最初は、翼だった。感情が決壊して、泣きながら2人を抱きしめた。
次は未来で、我慢していた静香も耐えきれなかった。
持ってきていた傘のことなどすっかり忘れて、それを投げ捨てて、結局3人は互いを抱き合って、延々と泣き続けた。
雲が晴れて、光が指して、彼女達を照らした。
「大河君。君には、ストロベリーポップムーンの担当プロデューサーから外れてもらう。」
事務所に戻った俺達を迎えたのは、社長の無慈悲な宣告だった。
…覚悟はしていたが、実際打ち付けられると、少し、辛かった。
「そんな…!社長!今回のことは、私が悪くて、大河は―――」
「翼君、君の意見なんて関係ないんだ。
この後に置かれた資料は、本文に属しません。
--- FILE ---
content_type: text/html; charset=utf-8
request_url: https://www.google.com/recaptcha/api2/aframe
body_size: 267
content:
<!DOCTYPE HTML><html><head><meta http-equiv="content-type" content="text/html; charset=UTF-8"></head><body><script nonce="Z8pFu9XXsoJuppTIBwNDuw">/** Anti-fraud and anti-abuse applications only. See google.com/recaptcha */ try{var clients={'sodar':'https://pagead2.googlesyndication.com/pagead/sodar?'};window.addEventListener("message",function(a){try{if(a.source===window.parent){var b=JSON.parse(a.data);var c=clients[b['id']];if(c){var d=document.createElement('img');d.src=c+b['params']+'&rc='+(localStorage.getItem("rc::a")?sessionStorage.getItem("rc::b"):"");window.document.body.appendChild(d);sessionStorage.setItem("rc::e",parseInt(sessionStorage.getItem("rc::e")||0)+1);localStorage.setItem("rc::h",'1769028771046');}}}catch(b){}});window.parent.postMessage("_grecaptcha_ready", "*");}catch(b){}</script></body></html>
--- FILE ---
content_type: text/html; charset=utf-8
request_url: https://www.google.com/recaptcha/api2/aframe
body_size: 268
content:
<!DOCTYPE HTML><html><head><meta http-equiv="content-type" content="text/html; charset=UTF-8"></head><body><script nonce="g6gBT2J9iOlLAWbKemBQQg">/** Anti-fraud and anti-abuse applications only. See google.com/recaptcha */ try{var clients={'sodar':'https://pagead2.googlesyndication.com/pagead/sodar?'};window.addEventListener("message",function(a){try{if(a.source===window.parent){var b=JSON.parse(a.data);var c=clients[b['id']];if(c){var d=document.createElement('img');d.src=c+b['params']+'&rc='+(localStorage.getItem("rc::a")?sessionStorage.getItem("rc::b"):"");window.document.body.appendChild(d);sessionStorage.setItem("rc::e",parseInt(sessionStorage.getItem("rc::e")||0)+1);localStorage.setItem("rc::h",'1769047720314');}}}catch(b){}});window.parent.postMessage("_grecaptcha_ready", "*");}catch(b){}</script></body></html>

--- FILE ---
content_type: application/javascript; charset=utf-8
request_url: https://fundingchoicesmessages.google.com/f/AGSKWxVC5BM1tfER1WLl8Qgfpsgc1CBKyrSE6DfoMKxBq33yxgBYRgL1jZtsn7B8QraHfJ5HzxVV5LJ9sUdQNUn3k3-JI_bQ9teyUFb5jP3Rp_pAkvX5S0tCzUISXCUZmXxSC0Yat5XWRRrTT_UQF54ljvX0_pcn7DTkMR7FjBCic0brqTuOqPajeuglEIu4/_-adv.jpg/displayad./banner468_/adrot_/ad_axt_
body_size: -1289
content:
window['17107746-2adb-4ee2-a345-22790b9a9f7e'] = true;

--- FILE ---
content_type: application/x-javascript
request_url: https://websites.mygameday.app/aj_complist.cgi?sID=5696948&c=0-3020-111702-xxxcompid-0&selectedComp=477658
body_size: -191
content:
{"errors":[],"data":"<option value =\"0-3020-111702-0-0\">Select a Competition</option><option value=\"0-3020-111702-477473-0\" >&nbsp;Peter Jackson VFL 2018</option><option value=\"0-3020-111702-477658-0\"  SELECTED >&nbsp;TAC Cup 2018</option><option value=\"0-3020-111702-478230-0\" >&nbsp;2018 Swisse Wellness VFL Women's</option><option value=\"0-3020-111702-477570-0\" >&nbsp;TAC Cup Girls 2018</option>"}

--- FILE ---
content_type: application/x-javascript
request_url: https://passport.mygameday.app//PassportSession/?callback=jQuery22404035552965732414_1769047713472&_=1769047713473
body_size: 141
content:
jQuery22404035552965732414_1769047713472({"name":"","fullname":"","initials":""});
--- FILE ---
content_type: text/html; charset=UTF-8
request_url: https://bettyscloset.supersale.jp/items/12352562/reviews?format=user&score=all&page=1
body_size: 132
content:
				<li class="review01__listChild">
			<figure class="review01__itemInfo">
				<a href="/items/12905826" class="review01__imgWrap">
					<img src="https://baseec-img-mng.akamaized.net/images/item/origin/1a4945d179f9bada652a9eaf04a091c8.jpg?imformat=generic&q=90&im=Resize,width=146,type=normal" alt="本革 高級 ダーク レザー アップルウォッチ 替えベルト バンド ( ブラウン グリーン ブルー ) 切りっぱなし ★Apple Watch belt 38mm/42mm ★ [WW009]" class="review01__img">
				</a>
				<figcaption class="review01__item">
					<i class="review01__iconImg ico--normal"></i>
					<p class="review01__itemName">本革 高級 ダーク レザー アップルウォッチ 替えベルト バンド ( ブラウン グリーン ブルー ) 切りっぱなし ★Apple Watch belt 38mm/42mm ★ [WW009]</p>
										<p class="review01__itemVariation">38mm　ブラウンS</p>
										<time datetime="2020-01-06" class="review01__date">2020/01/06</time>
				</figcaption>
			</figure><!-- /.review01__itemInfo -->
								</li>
大河君は我社に送られた仕事を他社に送ってしまった。それが問題だと言っているんだ。収録日を伸ばしてもらうことが出来なかったなら、二人だけでも出せばよかった。そうだろう?なんだったら、翼君抜きの二人でユニットを組むことだってできたはずだ。まだ発表もしていないんだからな。」
「でもッ!」
「翼。いいんだ。俺は、お前らが3人で走り出せるだけで、それだけで構わない。クビにならなかっただけありがたいもんだよ。」
「でもッ…大河!」
「引退するわけでも、クビになるわけでもない。精々ちょっと顔を出せなくなるだけだ。つーか、そんなこといいからシャワー浴びて来い。風邪、ぶり返すぞ。」
ここで俺は退場だ。
元より描いていた二つ目のプランに漕ぎ着けたんだから、これ程のことはないだろう。
なのに、どうして。
俺は扉を閉め、階段を下って、ビルから出る。
「こんなに、悔しいんだろうな。…アイツらの輝く姿が、見れねえのは。」
北条大河、ストロベリーポップムーンのプロデューサーを解任、及び二週間の謹慎。
「クソォッ!」
社長の握り拳が、社長室の壁に叩きつけられる。
それでも壁に一切の傷はなく、社長の手から少しの血が流れた。
「やめてください社長!なんでこんなことを…!」
「私は、また大河君から奪ってしまった!彼の大切なものを、大切な居場所を、また奪ってしまった!彼に、協力すると決めたのに…!」
「…だったら、処分を下さなければ良かったのでは。確かに彼のしたことを見逃す訳にもいきませんが、社長が認めれば765プロのみんなだって…。」
「そういうわけにも、いかんさ…。今回の事が漏れれば、うちの事務所は『他事務所に仕事を渡すことを認めている』事務所になってしまう。よその事務所が妙なやり方で仕事を奪いに来るかもしれん。大河君に処分を下さなければ示しがつかない。…そういう意味では、クビにするのが一番なんだがな…。」
「それは社長でも認めません。俺も、多分アイドルたちも、全力で抗議すると思いますよ。」
「分かっているさ。彼のような人材を手放す訳にはいかないし、アイドルからあんなに好かれているプロデューサーもそうはいない。君を除いて、だがな。」
「それは…どうでしょうね。確かに俺はアイドル達との絆を深めて来れたと思ってますけど、あくまでそれはアイドルとプロデューサーとして。…俺には、最近の彼女達は、まるで友達のようだと思うんです。みんな砕けた話し方で、遠慮もなくて、事務所なんて関係なくて、いつも笑ってる。大きな友達の集団。彼は、そうなるように動いてるって、最近思うんですよ。彼の望む世界を作るために。…俺は協力しますよ。正直、大河君の最終的な目的はよく分からないけど、きっとそれは幸せな世界です。」
「私とて、そんなことはわかっているさ。でも、それだけで立ち回れる時は終わってしまった。正直、君が羨ましいよ。君のように、自由に歩んでいける存在が。」